**EXERCISE DIRECTIONS**.
Could every entry be set down once more, exactly as given?

**RECORDS FOR PROCESSING**.

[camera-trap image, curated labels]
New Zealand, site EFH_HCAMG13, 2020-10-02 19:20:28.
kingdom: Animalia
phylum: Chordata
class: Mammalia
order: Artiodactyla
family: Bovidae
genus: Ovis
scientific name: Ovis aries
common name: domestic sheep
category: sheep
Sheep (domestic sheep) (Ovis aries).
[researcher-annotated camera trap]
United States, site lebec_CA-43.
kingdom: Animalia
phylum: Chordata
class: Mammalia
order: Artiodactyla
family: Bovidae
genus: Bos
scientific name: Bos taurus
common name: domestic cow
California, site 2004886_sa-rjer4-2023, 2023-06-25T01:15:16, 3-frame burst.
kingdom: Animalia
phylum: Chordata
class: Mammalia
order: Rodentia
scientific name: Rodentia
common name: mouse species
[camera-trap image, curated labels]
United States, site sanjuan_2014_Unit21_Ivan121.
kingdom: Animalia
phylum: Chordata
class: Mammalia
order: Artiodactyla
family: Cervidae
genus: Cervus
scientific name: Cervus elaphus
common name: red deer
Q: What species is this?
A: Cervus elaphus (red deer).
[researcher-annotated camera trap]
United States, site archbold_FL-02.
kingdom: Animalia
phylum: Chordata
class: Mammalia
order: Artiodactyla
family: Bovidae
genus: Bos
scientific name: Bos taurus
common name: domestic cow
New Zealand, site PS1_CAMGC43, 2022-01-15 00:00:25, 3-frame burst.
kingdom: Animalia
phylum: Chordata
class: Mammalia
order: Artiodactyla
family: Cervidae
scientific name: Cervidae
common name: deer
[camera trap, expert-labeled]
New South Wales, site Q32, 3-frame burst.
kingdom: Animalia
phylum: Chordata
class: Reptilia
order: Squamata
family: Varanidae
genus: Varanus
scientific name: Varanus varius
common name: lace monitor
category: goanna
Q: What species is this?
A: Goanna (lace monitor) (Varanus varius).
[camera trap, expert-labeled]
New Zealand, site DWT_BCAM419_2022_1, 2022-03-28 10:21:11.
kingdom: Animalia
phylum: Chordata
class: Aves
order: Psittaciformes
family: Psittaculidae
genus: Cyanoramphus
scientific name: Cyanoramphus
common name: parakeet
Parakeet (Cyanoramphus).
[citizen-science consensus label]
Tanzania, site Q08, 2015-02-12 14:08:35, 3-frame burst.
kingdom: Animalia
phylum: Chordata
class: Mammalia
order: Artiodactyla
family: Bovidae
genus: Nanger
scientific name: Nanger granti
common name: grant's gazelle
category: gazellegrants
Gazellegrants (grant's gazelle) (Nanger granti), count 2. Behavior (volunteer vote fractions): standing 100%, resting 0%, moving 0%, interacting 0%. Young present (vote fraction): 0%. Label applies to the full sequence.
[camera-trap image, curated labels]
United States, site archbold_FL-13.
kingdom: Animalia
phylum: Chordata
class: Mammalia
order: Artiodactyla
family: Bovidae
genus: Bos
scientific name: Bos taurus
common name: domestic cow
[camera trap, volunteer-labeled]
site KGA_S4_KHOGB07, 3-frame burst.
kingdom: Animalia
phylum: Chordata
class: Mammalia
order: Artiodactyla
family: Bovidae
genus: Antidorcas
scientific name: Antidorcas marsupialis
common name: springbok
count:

**WRITTEN RESPONSE**.
[camera-trap image, curated labels]
New Zealand, site EFH_HCAMG13, 2020-10-02 19:20:28.
kingdom: Animalia
phylum: Chordata
class: Mammalia
order: Artiodactyla
family: Bovidae
genus: Ovis
scientific name: Ovis aries
common name: domestic sheep
category: sheep
Sheep (domestic sheep) (Ovis aries).
[researcher-annotated camera trap]
United States, site lebec_CA-43.
kingdom: Animalia
phylum: Chordata
class: Mammalia
order: Artiodactyla
family: Bovidae
genus: Bos
scientific name: Bos taurus
common name: domestic cow
California, site 2004886_sa-rjer4-2023, 2023-06-25T01:15:16, 3-frame burst.
kingdom: Animalia
phylum: Chordata
class: Mammalia
order: Rodentia
scientific name: Rodentia
common name: mouse species
[camera-trap image, curated labels]
United States, site sanjuan_2014_Unit21_Ivan121.
kingdom: Animalia
phylum: Chordata
class: Mammalia
order: Artiodactyla
family: Cervidae
genus: Cervus
scientific name: Cervus elaphus
common name: red deer
Q: What species is this?
A: Cervus elaphus (red deer).
[researcher-annotated camera trap]
United States, site archbold_FL-02.
kingdom: Animalia
phylum: Chordata
class: Mammalia
order: Artiodactyla
family: Bovidae
genus: Bos
scientific name: Bos taurus
common name: domestic cow
New Zealand, site PS1_CAMGC43, 2022-01-15 00:00:25, 3-frame burst.
kingdom: Animalia
phylum: Chordata
class: Mammalia
order: Artiodactyla
family: Cervidae
scientific name: Cervidae
common name: deer
[camera trap, expert-labeled]
New South Wales, site Q32, 3-frame burst.
kingdom: Animalia
phylum: Chordata
class: Reptilia
order: Squamata
family: Varanidae
genus: Varanus
scientific name: Varanus varius
common name: lace monitor
category: goanna
Q: What species is this?
A: Goanna (lace monitor) (Varanus varius).
[camera trap, expert-labeled]
New Zealand, site DWT_BCAM419_2022_1, 2022-03-28 10:21:11.
kingdom: Animalia
phylum: Chordata
class: Aves
order: Psittaciformes
family: Psittaculidae
genus: Cyanoramphus
scientific name: Cyanoramphus
common name: parakeet
Parakeet (Cyanoramphus).
[citizen-science consensus label]
Tanzania, site Q08, 2015-02-12 14:08:35, 3-frame burst.
kingdom: Animalia
phylum: Chordata
class: Mammalia
order: Artiodactyla
family: Bovidae
genus: Nanger
scientific name: Nanger granti
common name: grant's gazelle
category: gazellegrants
Gazellegrants (grant's gazelle) (Nanger granti), count 2. Behavior (volunteer vote fractions): standing 100%, resting 0%, moving 0%, interacting 0%. Young present (vote fraction): 0%. Label applies to the full sequence.
[camera-trap image, curated labels]
United States, site archbold_FL-13.
kingdom: Animalia
phylum: Chordata
class: Mammalia
order: Artiodactyla
family: Bovidae
genus: Bos
scientific name: Bos taurus
common name: domestic cow
[camera trap, volunteer-labeled]
site KGA_S4_KHOGB07, 3-frame burst.
kingdom: Animalia
phylum: Chordata
class: Mammalia
order: Artiodactyla
family: Bovidae
genus: Antidorcas
scientific name: Antidorcas marsupialis
common name: springbok
count:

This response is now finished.